Common AC maintenance issues
Air conditioning is essential in Florida, even well into October. While some people can do DIY air conditioner maintenance, most will need the help of a pro. Here’s what you, and they, can do to keep your indoor environment cool and dry.
Clean your AC filters – It’s easy to forget to change filters. If you do, it can cause dust and airborne debris to get stuck on the evaporator coils and make them to freeze. How can they freeze in the summer? Warm air exits your home past these coils. Make sure your air condition tech cleans the coils.
Check thermostat – AC problems caused by thermostat failure are more common than you think. If you have a programmable thermostat and your home air is blowing hot, try changing the battery. If you have a standard wired model, have your AC tech check for faulty wires.
Keep your outside unit tidy – Condenser coils can get clogged by leaf debris, pollen and dirt. This can make the unit run less efficiently and allow built-up allergens and dust into your home. Ask your technician to clean the condenser coils. It will save money on cooling bills.
Beware of coolant levels – Your air conditioner cools using either R-22 Freon or R-410A, which is sold under various names such as Puron, Genetron AZ-20, SUVA and Forane. Freon is no longer manufactured in the United States, but there are plenty of older units that use it. If your air is not blowing cool enough in the house, your technician should automatically check coolant pressure. Constant low pressure can signal a leak in the system.
Test safety controls – There are a series of triggers throughout your system that detect electrical problems. These triggers shut off the system if they detect a malfunction. Your technician should test each point of the system to make sure everything is in sync.
Check air handler drainage – Make sure the line that drains condensation from the air handler, the part inside your house, is free of debris. In some homes the drain line can back up, filling the drip pan that surrounds your handler. The rising water level normally activates a float switch that shuts the unit off and prevents an overflow. If the switch fails, the drip pan will overflow. Make sure all points of the system are working properly.

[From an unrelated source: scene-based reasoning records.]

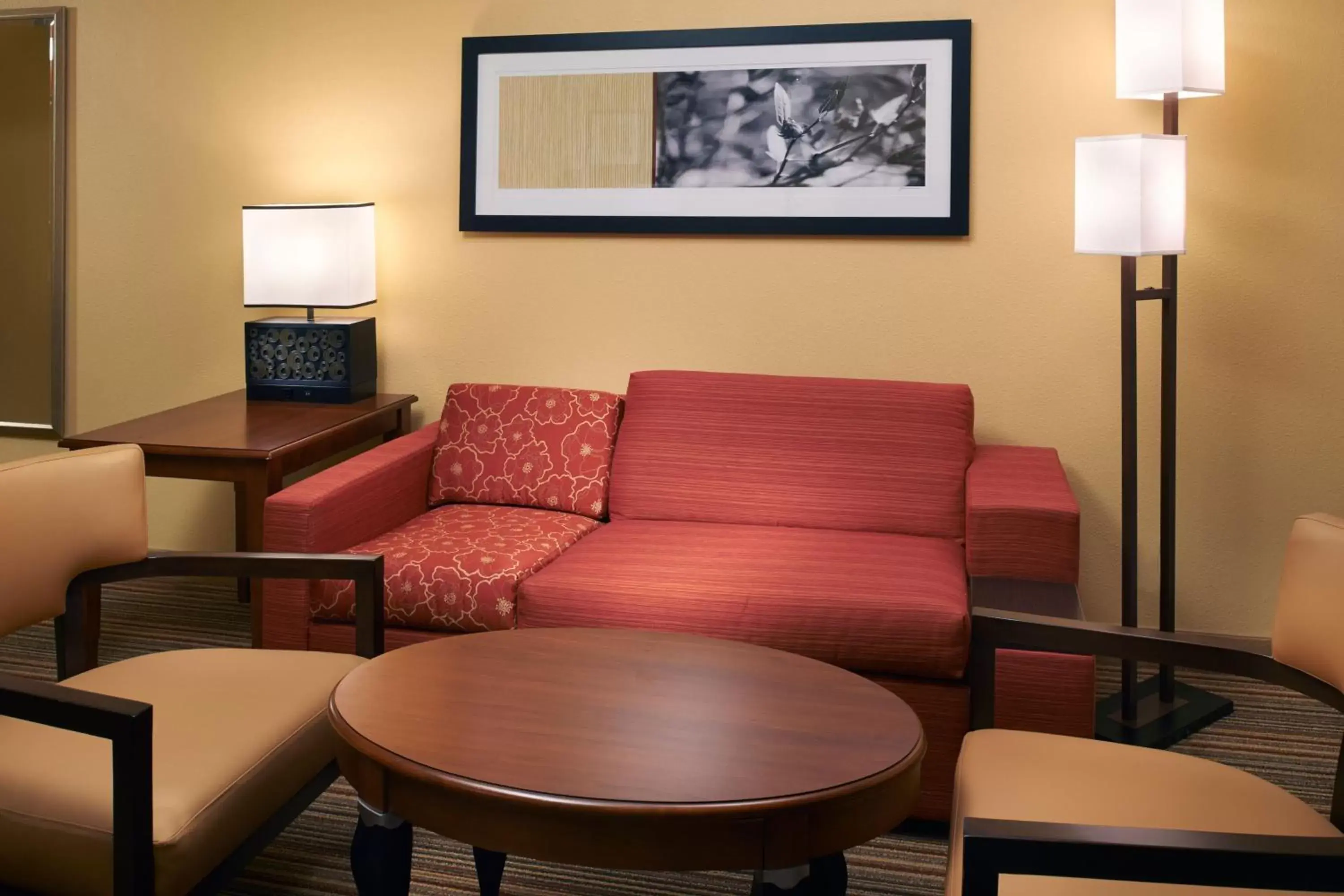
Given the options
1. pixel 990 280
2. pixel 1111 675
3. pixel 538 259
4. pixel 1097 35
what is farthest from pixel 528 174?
pixel 1111 675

Should you replace an AC unit?
The life cycle of the average central air conditioner is 15 to 20 years. AC replacement is not cheap but could be a smart investment, especially if you can buy it with an interest-free payment plan. Newer models use less energy to do the same job as older models. In fact, those with the Energy Star label can shave 10 to 40 percent off your heating and cooling bills each year, according to the Environmental Protection Agency.

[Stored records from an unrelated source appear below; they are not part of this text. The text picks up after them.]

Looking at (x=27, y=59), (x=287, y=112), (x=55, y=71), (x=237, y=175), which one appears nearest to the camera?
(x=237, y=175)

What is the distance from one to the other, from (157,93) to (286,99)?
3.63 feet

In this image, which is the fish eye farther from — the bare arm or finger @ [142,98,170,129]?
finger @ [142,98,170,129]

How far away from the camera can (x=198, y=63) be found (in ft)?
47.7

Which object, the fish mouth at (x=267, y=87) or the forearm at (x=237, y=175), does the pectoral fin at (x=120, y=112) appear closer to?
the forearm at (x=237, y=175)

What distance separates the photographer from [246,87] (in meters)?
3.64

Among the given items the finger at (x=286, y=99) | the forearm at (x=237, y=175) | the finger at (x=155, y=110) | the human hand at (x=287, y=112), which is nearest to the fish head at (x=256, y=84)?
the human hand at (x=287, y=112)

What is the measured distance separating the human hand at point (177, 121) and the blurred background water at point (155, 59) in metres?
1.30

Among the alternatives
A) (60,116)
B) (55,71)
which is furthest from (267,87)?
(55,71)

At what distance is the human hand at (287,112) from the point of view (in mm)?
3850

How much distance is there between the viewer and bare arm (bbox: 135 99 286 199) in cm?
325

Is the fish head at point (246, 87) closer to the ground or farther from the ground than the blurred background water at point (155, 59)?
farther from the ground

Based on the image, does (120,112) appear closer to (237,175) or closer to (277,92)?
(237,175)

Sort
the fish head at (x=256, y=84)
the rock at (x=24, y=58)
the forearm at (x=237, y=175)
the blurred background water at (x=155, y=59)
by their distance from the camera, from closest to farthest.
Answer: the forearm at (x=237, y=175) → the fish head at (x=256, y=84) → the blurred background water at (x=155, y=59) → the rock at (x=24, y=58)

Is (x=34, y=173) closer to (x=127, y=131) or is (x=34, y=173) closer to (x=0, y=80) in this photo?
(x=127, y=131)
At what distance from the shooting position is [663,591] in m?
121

Look for a high seasonal energy efficiency ratio (SEER) rating. Older units are typically a 6; systems made after 2006 must be at least a 13. A qualified air conditioner technician will help you choose the proper size for your house square footage, window locations and insulation value.
The key is not to get a unit that is too big. A more powerful machine may cycle on and off endlessly, keeping you cool but not removing enough moisture from the air. In humid Florida, this could lead to mold problems if left unchecked.
Take care of your AC unit
Be sure to get your AC checked once a year during the hotter months. Consider a home appliance warranty if your unit is older and you can’t afford to replace it. Not only can the right maintenance plan prevent costly repair bills, it can also help your unit to run more efficiently.